Exercise directions |
Copy out the stretch of data from the line containing "What is the distance" through the end of the data, leaving the pictures out of your copy.

Materials provided |
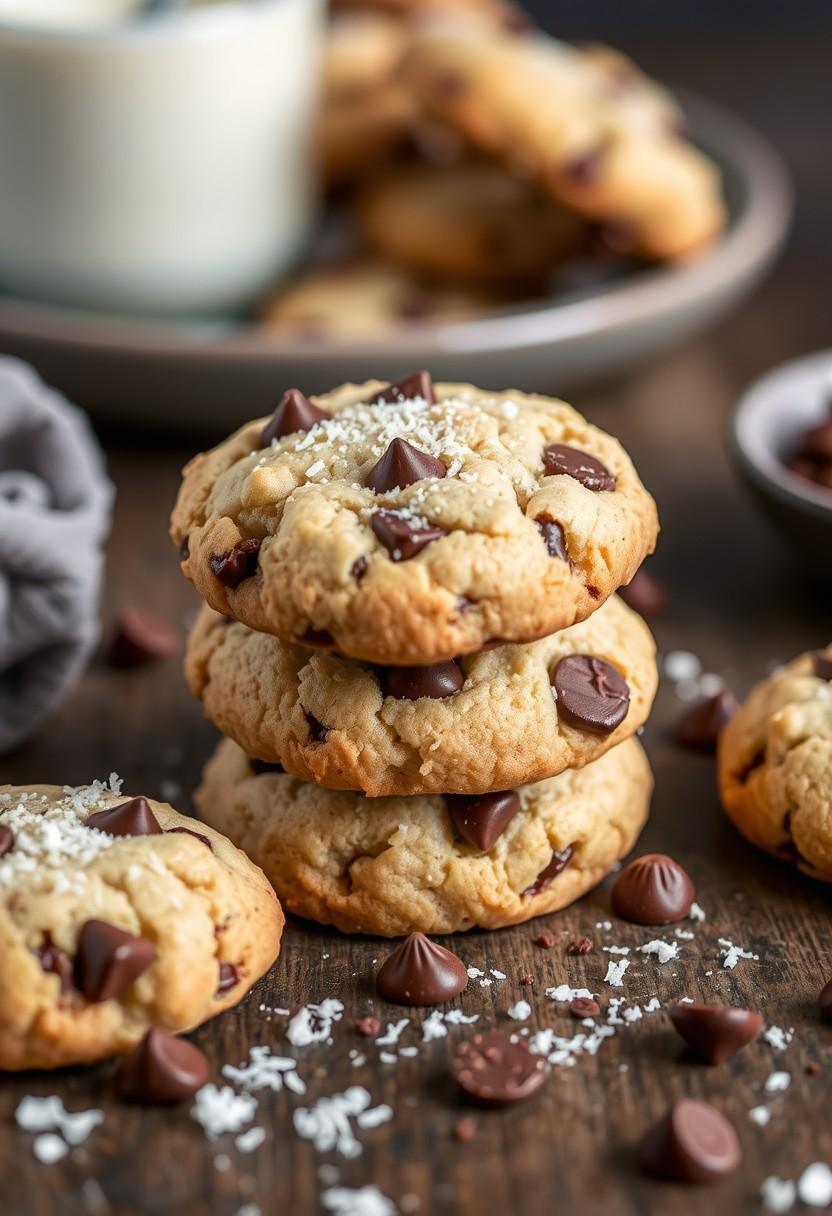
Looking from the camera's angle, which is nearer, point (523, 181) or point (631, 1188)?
point (631, 1188)

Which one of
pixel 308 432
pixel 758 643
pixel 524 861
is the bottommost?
pixel 758 643

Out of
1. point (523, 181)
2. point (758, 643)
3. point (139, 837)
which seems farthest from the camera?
point (523, 181)

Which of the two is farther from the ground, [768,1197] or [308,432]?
[308,432]

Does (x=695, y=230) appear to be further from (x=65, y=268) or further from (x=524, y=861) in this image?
(x=524, y=861)

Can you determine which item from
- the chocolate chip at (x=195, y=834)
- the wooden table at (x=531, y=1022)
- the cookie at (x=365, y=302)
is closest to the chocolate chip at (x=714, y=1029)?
the wooden table at (x=531, y=1022)

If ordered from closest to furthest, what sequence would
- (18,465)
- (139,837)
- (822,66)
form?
(139,837) → (18,465) → (822,66)

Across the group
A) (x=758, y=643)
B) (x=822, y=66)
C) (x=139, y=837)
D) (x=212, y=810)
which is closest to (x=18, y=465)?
(x=212, y=810)

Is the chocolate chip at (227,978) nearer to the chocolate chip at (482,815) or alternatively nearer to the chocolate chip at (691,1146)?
the chocolate chip at (482,815)
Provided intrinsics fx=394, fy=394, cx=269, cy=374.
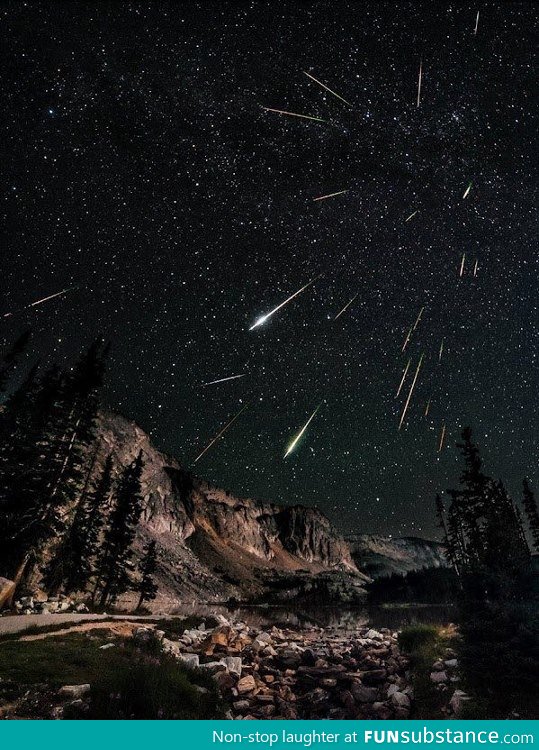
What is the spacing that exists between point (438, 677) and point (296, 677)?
14.6 ft

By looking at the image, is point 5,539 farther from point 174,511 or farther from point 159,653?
point 174,511

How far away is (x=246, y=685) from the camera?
434 inches

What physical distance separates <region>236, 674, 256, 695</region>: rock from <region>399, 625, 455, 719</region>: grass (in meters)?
4.35

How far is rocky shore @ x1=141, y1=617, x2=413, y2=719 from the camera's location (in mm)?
10523

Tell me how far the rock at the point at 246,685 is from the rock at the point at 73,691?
4.38 m

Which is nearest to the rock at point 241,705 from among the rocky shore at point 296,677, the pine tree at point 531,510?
the rocky shore at point 296,677

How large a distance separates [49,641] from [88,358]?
793 inches

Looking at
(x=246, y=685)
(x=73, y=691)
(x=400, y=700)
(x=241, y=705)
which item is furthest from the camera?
(x=246, y=685)

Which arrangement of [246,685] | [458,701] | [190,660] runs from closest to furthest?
1. [458,701]
2. [246,685]
3. [190,660]

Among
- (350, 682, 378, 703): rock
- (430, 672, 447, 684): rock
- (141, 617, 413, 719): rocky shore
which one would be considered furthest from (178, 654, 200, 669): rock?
(430, 672, 447, 684): rock

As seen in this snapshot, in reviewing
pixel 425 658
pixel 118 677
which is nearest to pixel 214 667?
pixel 118 677

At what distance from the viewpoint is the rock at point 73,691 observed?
817 cm

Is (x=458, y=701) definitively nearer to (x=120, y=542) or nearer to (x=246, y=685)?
(x=246, y=685)
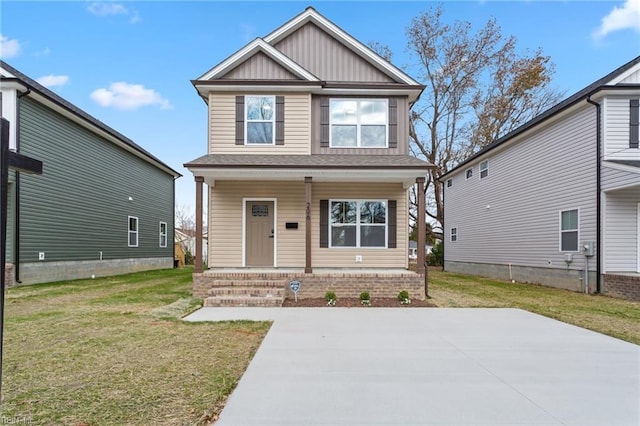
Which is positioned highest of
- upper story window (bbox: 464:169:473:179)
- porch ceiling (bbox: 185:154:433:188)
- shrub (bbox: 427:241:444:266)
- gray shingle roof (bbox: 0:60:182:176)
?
gray shingle roof (bbox: 0:60:182:176)

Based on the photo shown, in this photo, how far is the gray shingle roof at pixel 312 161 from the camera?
9.53 meters

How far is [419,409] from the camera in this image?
3.24 metres

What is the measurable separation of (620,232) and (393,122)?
21.9 feet

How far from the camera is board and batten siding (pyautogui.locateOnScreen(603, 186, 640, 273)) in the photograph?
10.3m

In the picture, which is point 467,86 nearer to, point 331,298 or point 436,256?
point 436,256

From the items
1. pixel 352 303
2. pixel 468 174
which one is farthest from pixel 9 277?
pixel 468 174

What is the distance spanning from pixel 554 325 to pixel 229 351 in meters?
5.38

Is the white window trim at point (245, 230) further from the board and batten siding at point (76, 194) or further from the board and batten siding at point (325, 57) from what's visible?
the board and batten siding at point (76, 194)

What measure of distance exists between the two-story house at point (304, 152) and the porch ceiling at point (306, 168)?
0.19 m

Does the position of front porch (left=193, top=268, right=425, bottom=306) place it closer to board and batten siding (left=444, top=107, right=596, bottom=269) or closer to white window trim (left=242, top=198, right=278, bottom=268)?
white window trim (left=242, top=198, right=278, bottom=268)

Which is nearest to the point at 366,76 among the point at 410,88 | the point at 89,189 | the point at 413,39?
the point at 410,88

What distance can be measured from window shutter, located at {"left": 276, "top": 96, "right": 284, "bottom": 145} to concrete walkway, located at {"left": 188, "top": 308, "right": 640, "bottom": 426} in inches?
A: 231

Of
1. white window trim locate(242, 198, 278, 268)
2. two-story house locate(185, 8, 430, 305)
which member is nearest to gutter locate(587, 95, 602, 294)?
two-story house locate(185, 8, 430, 305)

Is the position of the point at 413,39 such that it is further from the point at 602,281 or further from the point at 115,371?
the point at 115,371
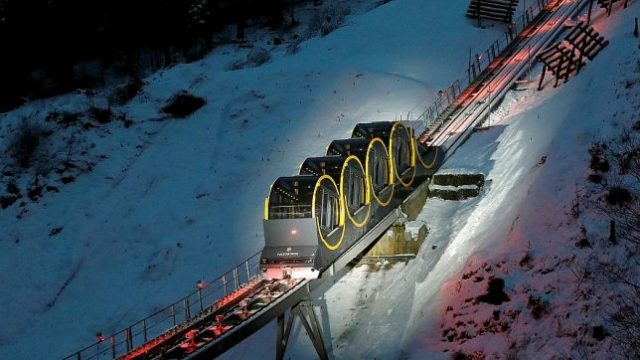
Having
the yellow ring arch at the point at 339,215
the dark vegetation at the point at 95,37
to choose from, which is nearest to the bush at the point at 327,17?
the dark vegetation at the point at 95,37

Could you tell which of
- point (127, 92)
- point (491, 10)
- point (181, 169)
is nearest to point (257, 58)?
point (127, 92)

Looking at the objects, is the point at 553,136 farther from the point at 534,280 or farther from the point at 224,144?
the point at 224,144

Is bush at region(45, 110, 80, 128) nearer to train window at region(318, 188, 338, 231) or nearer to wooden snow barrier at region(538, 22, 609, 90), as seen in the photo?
train window at region(318, 188, 338, 231)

Answer to the exercise |
What is the distance spanning from pixel 554 325 to pixel 229 351 in meters?
5.38

Is the white window trim at point (245, 230) further from the board and batten siding at point (76, 194) or further from the board and batten siding at point (325, 57) from what's visible?
the board and batten siding at point (76, 194)

What measure of distance exists between the two-story house at point (304, 152) and the porch ceiling at point (306, 168)?
0.19 m

Does the position of front porch (left=193, top=268, right=425, bottom=306) place it closer to board and batten siding (left=444, top=107, right=596, bottom=269) or closer to white window trim (left=242, top=198, right=278, bottom=268)?
white window trim (left=242, top=198, right=278, bottom=268)

Which is nearest to the point at 366,76 among the point at 410,88 | the point at 89,189 | the point at 413,39?
the point at 410,88

What distance can be measured from window shutter, located at {"left": 276, "top": 96, "right": 284, "bottom": 145} to concrete walkway, located at {"left": 188, "top": 308, "right": 640, "bottom": 426} in inches?
A: 231

Of
1. white window trim locate(242, 198, 278, 268)
2. two-story house locate(185, 8, 430, 305)
which member is nearest to gutter locate(587, 95, 602, 294)?
two-story house locate(185, 8, 430, 305)

Is the position of the point at 413,39 such that it is further from the point at 602,281 or further from the point at 115,371?
the point at 115,371
Having
the yellow ring arch at the point at 339,215
the dark vegetation at the point at 95,37
to choose from, which is nearest to the bush at the point at 327,17?
the dark vegetation at the point at 95,37

Could you tell which of
- point (127, 92)
- point (491, 10)
- point (181, 169)
is nearest to point (257, 58)?
point (127, 92)

Looking at the objects, is the point at 553,136 farther from the point at 534,280 or farther from the point at 224,144?
the point at 224,144

Is bush at region(45, 110, 80, 128) nearer to train window at region(318, 188, 338, 231) or nearer to wooden snow barrier at region(538, 22, 609, 90), as seen in the photo?
train window at region(318, 188, 338, 231)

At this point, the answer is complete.